COM Kitchens: An Unedited Overhead-view Procedural Videos Dataset as a Vision-Language Benchmark

Koki Maeda; Tosho Hirasawa; Atsushi Hashimoto; Jun Harashima; Leszek Rybicki; Yusuke Fukasawa; Yoshitaka Ushiku

COM Kitchens: An Unedited Overhead-view Procedural Videos Dataset as a Vision-Language Benchmark

Koki Maeda, Tosho Hirasawa, Atsushi Hashimoto, Jun Harashima, Leszek Rybicki, Yusuke Fukasawa, Yoshitaka Ushiku

Proceedings of The 18th European Conference on Computer Vision (ECCV 2024) · September 2024

Introducing a new vision-language dataset based on unedited overhead-view procedural cooking videos.

PDF Code

BibTeX

@inproceedings{maeda2024comkitchens,
  title = {COM Kitchens: An Unedited Overhead-view Procedural Videos Dataset as a Vision-Language Benchmark},
  author = {Koki Maeda and Tosho Hirasawa and Atsushi Hashimoto and Jun Harashima and Leszek Rybicki and Yusuke Fukasawa and Yoshitaka Ushiku},
  booktitle = {Proceedings of The 18th European Conference on Computer Vision (ECCV 2024)},
  year = {2024},
  address = {Milan, Italy},
  publisher = {ECCV}
}

Abstract

COM Kitchens introduces a novel vision-language dataset aimed at overcoming the limitations of current procedural video datasets, typically sourced from the web or ego-centric views. The dataset comprises unedited, overhead-view cooking videos captured using modern smartphones, providing environmental diversity and detailed annotations. We introduce two novel vision-language tasks: Online Recipe Retrieval (OnRR) and Dense Video Captioning on unedited Overhead-View videos (DVC-OV). Our benchmarks demonstrate the dataset’s capacity to highlight limitations in existing models, thus paving the way for future research.

Methodology

Videos were collected by distributing smartphones to participants, who recorded themselves preparing recipes from the Cookpad Recipe Dataset. We provided comprehensive guidelines to ensure data consistency and privacy. Each video includes detailed manual annotations, forming structured visual action graphs that link textual instructions with visual elements via bounding boxes and edges, clearly indicating actions and ingredient transformations throughout the cooking process.

Experimental Results

Experiments on baseline models such as UniVL, CLIP4Clip, and X-CLIP demonstrated significant challenges in handling OnRR and DVC-OV tasks. None of these models effectively solved the feasible recipe retrieval subtask, although fine-tuning significantly improved the accuracy of the recipe stage identification subtask. Dense video captioning experiments using models like Vid2Seq revealed a notable domain gap between web videos and unedited overhead-view videos, underscoring the dataset’s unique challenges.

Key Contributions

Introduction of an unedited, diverse fixed-view procedural cooking video dataset.
Manual annotation of structured visual action graphs for detailed event tracking.
Proposal of novel vision-language tasks tailored for practical application scenarios.
Benchmark analysis revealing critical limitations and gaps in current state-of-the-art models.
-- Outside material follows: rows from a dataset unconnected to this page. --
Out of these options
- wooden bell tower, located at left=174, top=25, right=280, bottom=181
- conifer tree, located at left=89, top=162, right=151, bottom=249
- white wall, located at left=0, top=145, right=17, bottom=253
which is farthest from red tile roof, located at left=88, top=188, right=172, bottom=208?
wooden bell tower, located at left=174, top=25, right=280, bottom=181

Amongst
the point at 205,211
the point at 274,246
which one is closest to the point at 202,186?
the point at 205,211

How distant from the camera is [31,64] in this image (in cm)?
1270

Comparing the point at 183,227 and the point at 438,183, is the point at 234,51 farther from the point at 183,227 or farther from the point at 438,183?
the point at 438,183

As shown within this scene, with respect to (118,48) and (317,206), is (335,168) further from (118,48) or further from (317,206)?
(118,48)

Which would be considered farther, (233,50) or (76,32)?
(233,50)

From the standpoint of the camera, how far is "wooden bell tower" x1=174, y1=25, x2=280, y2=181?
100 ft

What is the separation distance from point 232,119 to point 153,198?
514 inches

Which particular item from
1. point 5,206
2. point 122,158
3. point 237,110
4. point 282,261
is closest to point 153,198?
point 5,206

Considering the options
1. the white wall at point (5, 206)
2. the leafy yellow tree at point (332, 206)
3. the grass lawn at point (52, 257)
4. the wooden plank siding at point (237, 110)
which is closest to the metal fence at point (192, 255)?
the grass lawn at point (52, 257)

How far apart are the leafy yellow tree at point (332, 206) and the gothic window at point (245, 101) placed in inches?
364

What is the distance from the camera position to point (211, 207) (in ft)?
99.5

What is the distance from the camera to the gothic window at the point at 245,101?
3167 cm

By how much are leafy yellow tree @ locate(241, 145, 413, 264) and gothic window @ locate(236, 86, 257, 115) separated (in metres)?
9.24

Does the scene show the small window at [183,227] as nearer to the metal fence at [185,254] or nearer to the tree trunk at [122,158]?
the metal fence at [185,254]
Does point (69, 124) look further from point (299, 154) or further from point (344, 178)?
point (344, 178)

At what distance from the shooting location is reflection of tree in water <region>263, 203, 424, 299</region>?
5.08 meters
Conclusion and Future Work

The COM Kitchens dataset addresses critical gaps in procedural video understanding by providing a comprehensive resource for the vision-language community. Future work includes expanding the dataset, exploring advanced models that leverage the unique structure of visual action graphs, and developing robust applications for practical, real-world scenarios.